Elk are large animals with conspicuous ears and a small (12.4 to 19.8 cm long) beige tail. Bulls are 25% larger than cows. They are taller, bigger boned, and more heavily muscled. This size difference is mainly due the male sex hormones, that help govern growth and development.

Bulls weigh between 275 and 500 kilograms and average about 320 kg. Cows generally weigh between 205 and 300 kg and average about 225 kg. Newborn calves average 14 kg. Elk weigh the most at the end of the summer.

Mature elk vary in height between 1.4 and 1.7 metres at the shoulder. Males average 30 cm. taller than females. The length of mature animals varies between 2.1 and 2.4 metres.

Elk have a dark reddish-brown body with the bulls having a chestnut-brown neck and mane. In late summer, the coat changes to its brownish-gray winter color. Elk have a distinctive rump patch described as gray, pale yellowish, buffy-white, or whitish which extends above the beige tail. The rump patch of cows is lighter than that of bulls. The rump patch becomes straw-colored as elk become older.

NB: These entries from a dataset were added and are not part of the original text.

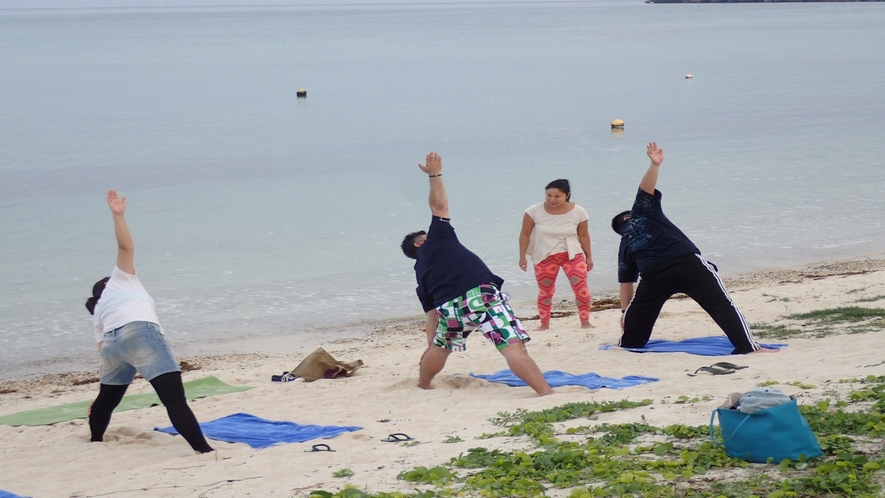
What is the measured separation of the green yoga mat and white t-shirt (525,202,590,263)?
3.24 m

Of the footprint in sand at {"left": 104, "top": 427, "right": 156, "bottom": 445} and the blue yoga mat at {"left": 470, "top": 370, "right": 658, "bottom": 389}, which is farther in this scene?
the blue yoga mat at {"left": 470, "top": 370, "right": 658, "bottom": 389}

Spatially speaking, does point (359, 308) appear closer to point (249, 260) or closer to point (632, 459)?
point (249, 260)

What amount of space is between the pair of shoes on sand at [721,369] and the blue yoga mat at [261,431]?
2841mm

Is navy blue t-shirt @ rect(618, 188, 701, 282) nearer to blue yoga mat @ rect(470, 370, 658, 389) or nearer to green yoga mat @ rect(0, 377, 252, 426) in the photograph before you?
blue yoga mat @ rect(470, 370, 658, 389)

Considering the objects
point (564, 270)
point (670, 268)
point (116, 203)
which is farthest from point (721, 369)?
point (116, 203)

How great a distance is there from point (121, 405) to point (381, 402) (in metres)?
2.44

Calves are born in early June and are spotted from birth until late summer. Cows have only single calves and not necessarily every year.


Food and Habitat Requirements

Elk are both grazers and browsers. They forage in open areas including natural forest openings, clearcuts and burns. Open grassy habitats are significant during spring and fall when cool season grasses are actively growing. Elk also show a strong preference for recent cutover areas which provide high volumes of forage biomass (both herbaceous and woody vegetation).

During the summer, when the growth of grass slows, elk eat forbs, woody twigs, leaves, and warm season grasses when available. Elk are often associated with the forest edge at this time. Open areas are also used for social reasons during the rut.

During winter, elk forage on all available forage types (often digging through snow to reach buried forbs, grasses, etc.). As winter progresses elk are more associated with thermal cover and largely consume woody browse.

In Ontario, researchers have found that elk make extensive use of wetlands during spring and early summer, and that elk continue to feed close to the ground until snow depths exceed about 50cm or until persistent crusts form, making digging difficult.

Elk frequently seek out acorns (Quercus spp.) and consume a variety of grasses (Gramineae). Once digging becomes difficult, or ground sources of food have been depleted, elk switch to woody browse.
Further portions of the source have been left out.